I’m not suggesting that the lottery/gambling alternative is the answer, but like every other alternative it was never considered. The comments about what other states do is hypocritical. Ivey, and others, made it a point to tell us that our neighboring states had a higher gas tax and we had to keep up with them. I heard that often. In other words, they are doing it this way so we should also. Need I remind the Guv and others that all our surrounding states have lotteries and Mississippi and Florida have more than that.
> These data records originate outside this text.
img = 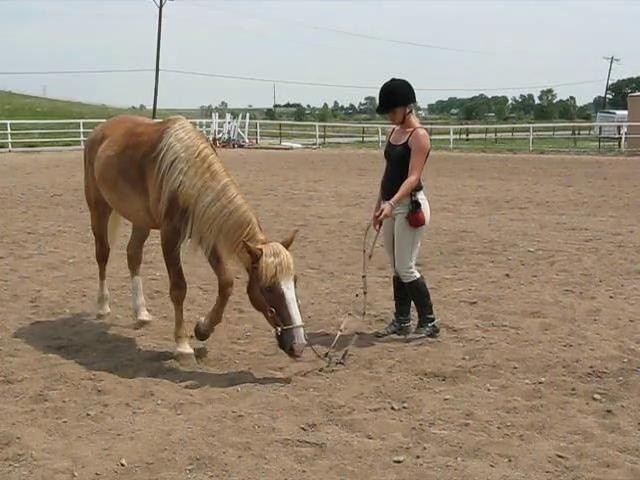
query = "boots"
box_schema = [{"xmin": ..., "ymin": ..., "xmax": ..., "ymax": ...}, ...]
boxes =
[{"xmin": 374, "ymin": 274, "xmax": 411, "ymax": 338}]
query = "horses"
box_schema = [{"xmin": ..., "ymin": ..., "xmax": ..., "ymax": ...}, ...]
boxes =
[{"xmin": 83, "ymin": 114, "xmax": 307, "ymax": 370}]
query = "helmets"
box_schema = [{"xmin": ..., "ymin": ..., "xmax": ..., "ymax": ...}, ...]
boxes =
[{"xmin": 376, "ymin": 79, "xmax": 416, "ymax": 114}]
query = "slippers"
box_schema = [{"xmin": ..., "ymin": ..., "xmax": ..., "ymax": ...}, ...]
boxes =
[{"xmin": 402, "ymin": 274, "xmax": 440, "ymax": 342}]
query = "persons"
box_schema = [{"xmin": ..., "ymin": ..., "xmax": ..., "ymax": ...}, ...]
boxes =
[{"xmin": 369, "ymin": 76, "xmax": 439, "ymax": 338}]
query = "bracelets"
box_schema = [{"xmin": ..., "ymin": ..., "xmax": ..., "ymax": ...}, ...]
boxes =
[{"xmin": 389, "ymin": 199, "xmax": 396, "ymax": 208}]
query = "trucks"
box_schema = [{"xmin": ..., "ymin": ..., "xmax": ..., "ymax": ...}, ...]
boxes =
[{"xmin": 595, "ymin": 108, "xmax": 628, "ymax": 136}]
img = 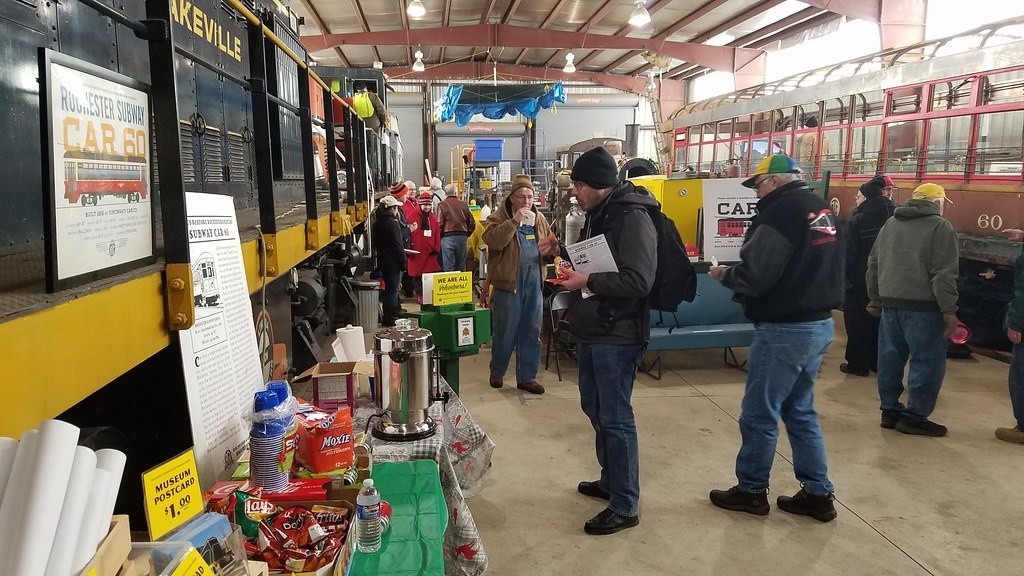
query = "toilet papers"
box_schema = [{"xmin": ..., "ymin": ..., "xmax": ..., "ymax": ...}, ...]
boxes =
[{"xmin": 336, "ymin": 326, "xmax": 372, "ymax": 397}]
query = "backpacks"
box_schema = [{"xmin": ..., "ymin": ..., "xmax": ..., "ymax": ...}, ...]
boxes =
[{"xmin": 615, "ymin": 204, "xmax": 698, "ymax": 313}]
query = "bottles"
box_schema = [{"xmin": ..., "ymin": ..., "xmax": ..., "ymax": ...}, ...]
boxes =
[{"xmin": 356, "ymin": 480, "xmax": 380, "ymax": 552}]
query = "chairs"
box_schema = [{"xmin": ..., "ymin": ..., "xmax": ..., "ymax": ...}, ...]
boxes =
[{"xmin": 546, "ymin": 290, "xmax": 577, "ymax": 381}]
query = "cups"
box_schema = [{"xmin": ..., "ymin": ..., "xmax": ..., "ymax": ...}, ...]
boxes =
[{"xmin": 252, "ymin": 380, "xmax": 295, "ymax": 493}]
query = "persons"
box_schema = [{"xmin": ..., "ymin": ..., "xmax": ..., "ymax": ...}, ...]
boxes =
[
  {"xmin": 995, "ymin": 228, "xmax": 1024, "ymax": 445},
  {"xmin": 838, "ymin": 176, "xmax": 901, "ymax": 378},
  {"xmin": 864, "ymin": 182, "xmax": 959, "ymax": 436},
  {"xmin": 400, "ymin": 181, "xmax": 418, "ymax": 298},
  {"xmin": 372, "ymin": 196, "xmax": 406, "ymax": 327},
  {"xmin": 797, "ymin": 132, "xmax": 830, "ymax": 162},
  {"xmin": 481, "ymin": 174, "xmax": 557, "ymax": 394},
  {"xmin": 437, "ymin": 184, "xmax": 475, "ymax": 272},
  {"xmin": 351, "ymin": 81, "xmax": 387, "ymax": 134},
  {"xmin": 406, "ymin": 192, "xmax": 441, "ymax": 305},
  {"xmin": 539, "ymin": 147, "xmax": 658, "ymax": 535},
  {"xmin": 709, "ymin": 154, "xmax": 838, "ymax": 523},
  {"xmin": 390, "ymin": 182, "xmax": 418, "ymax": 314},
  {"xmin": 430, "ymin": 177, "xmax": 446, "ymax": 216}
]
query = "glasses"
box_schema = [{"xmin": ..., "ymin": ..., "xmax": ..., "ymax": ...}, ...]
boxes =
[
  {"xmin": 512, "ymin": 193, "xmax": 534, "ymax": 200},
  {"xmin": 751, "ymin": 175, "xmax": 770, "ymax": 192},
  {"xmin": 573, "ymin": 181, "xmax": 587, "ymax": 189}
]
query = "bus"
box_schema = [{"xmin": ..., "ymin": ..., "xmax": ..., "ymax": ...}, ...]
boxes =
[{"xmin": 655, "ymin": 14, "xmax": 1024, "ymax": 268}]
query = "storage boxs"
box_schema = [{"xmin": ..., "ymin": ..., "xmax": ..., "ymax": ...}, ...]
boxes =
[
  {"xmin": 77, "ymin": 362, "xmax": 374, "ymax": 576},
  {"xmin": 473, "ymin": 138, "xmax": 506, "ymax": 160}
]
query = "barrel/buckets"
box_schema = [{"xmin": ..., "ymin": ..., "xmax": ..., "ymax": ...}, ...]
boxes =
[{"xmin": 372, "ymin": 326, "xmax": 449, "ymax": 441}]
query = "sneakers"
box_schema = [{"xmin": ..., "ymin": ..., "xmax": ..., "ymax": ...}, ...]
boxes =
[
  {"xmin": 490, "ymin": 371, "xmax": 503, "ymax": 388},
  {"xmin": 709, "ymin": 485, "xmax": 770, "ymax": 515},
  {"xmin": 894, "ymin": 415, "xmax": 947, "ymax": 437},
  {"xmin": 584, "ymin": 506, "xmax": 640, "ymax": 535},
  {"xmin": 578, "ymin": 480, "xmax": 608, "ymax": 500},
  {"xmin": 516, "ymin": 380, "xmax": 545, "ymax": 394},
  {"xmin": 776, "ymin": 481, "xmax": 837, "ymax": 522},
  {"xmin": 880, "ymin": 410, "xmax": 902, "ymax": 429},
  {"xmin": 995, "ymin": 426, "xmax": 1024, "ymax": 444}
]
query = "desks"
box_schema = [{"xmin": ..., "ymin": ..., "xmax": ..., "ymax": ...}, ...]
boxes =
[
  {"xmin": 351, "ymin": 459, "xmax": 450, "ymax": 576},
  {"xmin": 311, "ymin": 371, "xmax": 495, "ymax": 576}
]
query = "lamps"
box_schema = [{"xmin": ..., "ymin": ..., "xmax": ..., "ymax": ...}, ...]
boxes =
[
  {"xmin": 412, "ymin": 44, "xmax": 426, "ymax": 70},
  {"xmin": 563, "ymin": 49, "xmax": 576, "ymax": 73},
  {"xmin": 628, "ymin": 0, "xmax": 651, "ymax": 25},
  {"xmin": 406, "ymin": 0, "xmax": 426, "ymax": 17}
]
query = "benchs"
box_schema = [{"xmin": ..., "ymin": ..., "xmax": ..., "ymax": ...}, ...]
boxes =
[{"xmin": 640, "ymin": 274, "xmax": 756, "ymax": 380}]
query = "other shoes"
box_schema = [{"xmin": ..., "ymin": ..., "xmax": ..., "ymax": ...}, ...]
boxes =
[
  {"xmin": 382, "ymin": 319, "xmax": 396, "ymax": 326},
  {"xmin": 404, "ymin": 289, "xmax": 413, "ymax": 298},
  {"xmin": 840, "ymin": 362, "xmax": 869, "ymax": 376},
  {"xmin": 417, "ymin": 296, "xmax": 424, "ymax": 304},
  {"xmin": 396, "ymin": 308, "xmax": 407, "ymax": 318}
]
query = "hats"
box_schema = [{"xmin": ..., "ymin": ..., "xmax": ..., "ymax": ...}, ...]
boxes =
[
  {"xmin": 912, "ymin": 182, "xmax": 954, "ymax": 205},
  {"xmin": 570, "ymin": 146, "xmax": 616, "ymax": 189},
  {"xmin": 874, "ymin": 173, "xmax": 894, "ymax": 186},
  {"xmin": 379, "ymin": 196, "xmax": 403, "ymax": 208},
  {"xmin": 741, "ymin": 154, "xmax": 801, "ymax": 188},
  {"xmin": 510, "ymin": 174, "xmax": 535, "ymax": 196},
  {"xmin": 389, "ymin": 181, "xmax": 408, "ymax": 198},
  {"xmin": 418, "ymin": 192, "xmax": 432, "ymax": 205},
  {"xmin": 859, "ymin": 178, "xmax": 886, "ymax": 198}
]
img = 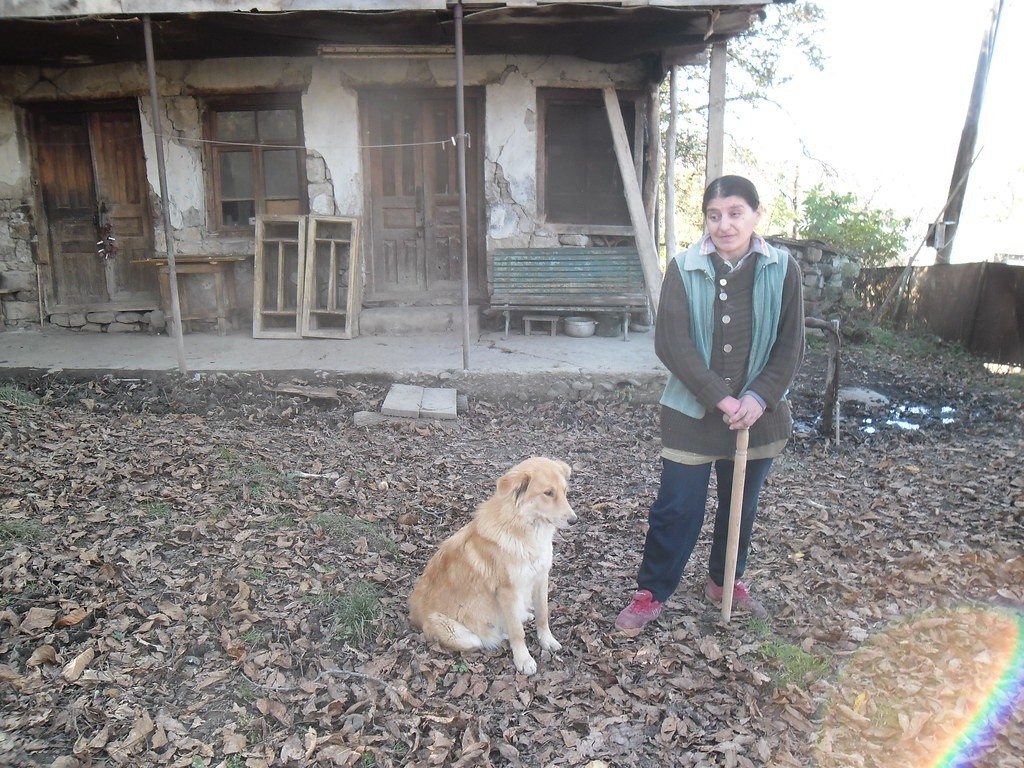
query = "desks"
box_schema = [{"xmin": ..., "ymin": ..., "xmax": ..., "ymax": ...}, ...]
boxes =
[{"xmin": 129, "ymin": 254, "xmax": 255, "ymax": 338}]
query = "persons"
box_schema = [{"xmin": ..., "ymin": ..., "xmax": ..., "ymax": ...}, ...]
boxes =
[{"xmin": 615, "ymin": 175, "xmax": 806, "ymax": 630}]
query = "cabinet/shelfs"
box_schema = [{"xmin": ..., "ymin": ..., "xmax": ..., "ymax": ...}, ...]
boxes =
[
  {"xmin": 253, "ymin": 214, "xmax": 310, "ymax": 340},
  {"xmin": 522, "ymin": 314, "xmax": 561, "ymax": 336},
  {"xmin": 302, "ymin": 215, "xmax": 362, "ymax": 339}
]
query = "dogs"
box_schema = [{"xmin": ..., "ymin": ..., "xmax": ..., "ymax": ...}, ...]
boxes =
[{"xmin": 407, "ymin": 457, "xmax": 578, "ymax": 674}]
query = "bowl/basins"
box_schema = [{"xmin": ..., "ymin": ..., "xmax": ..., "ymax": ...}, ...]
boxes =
[{"xmin": 563, "ymin": 316, "xmax": 597, "ymax": 337}]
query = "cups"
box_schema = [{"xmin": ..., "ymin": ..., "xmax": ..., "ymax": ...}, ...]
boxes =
[{"xmin": 249, "ymin": 218, "xmax": 256, "ymax": 226}]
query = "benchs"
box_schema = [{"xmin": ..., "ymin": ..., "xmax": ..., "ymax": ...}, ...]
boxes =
[{"xmin": 490, "ymin": 246, "xmax": 650, "ymax": 342}]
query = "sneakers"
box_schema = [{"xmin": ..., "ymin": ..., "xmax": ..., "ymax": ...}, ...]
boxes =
[
  {"xmin": 614, "ymin": 590, "xmax": 662, "ymax": 632},
  {"xmin": 704, "ymin": 575, "xmax": 771, "ymax": 625}
]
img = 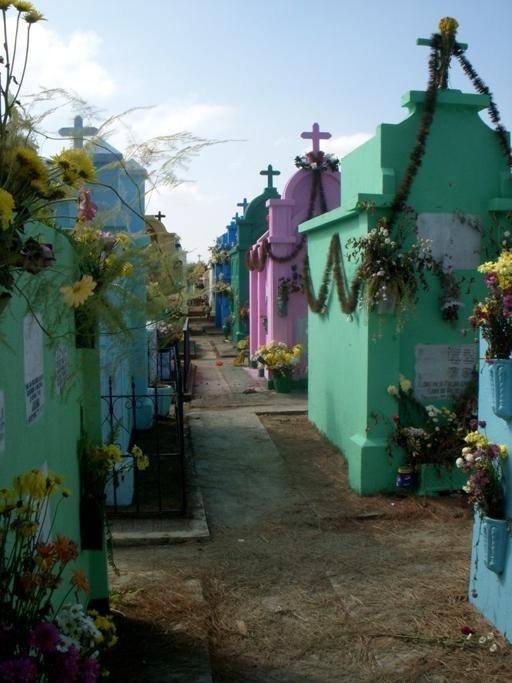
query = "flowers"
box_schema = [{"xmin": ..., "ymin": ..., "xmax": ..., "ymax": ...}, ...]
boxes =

It is also a fact that both Georgia and Tennessee are looking seriously at pari-mutuel wagering for the purpose of bringing horse racing to those two states.
Since that is part of your sales pitch Governor, tell me, why don’t we do what they do?
Maybe it’s because the new bill allows the Governor to control the appointed members of a new special committee, one with a $30-$50 million slush fund. It may be called “grants” in the language of the bill, but the truth is it is a political carrot that the Guv and her henchmen can use for political reasons.
The other argument we have always heard about gambling is that it is tougher on poor people and those with lower incomes. I guess the gas tax doesn’t qualify even though it is a mandatory, confiscatory tax, and it is a per gallon tax not a traditional percentage sales tax. The family struggling to get by pays the exact tax an executive does. Is that fair to poor people?
I just want to remind this bunch to be sure and keep the roads well maintained around our state borders. Alabama citizens need to travel on good roads when going to buy lottery tickets, going to casinos and race tracks in our neighboring states.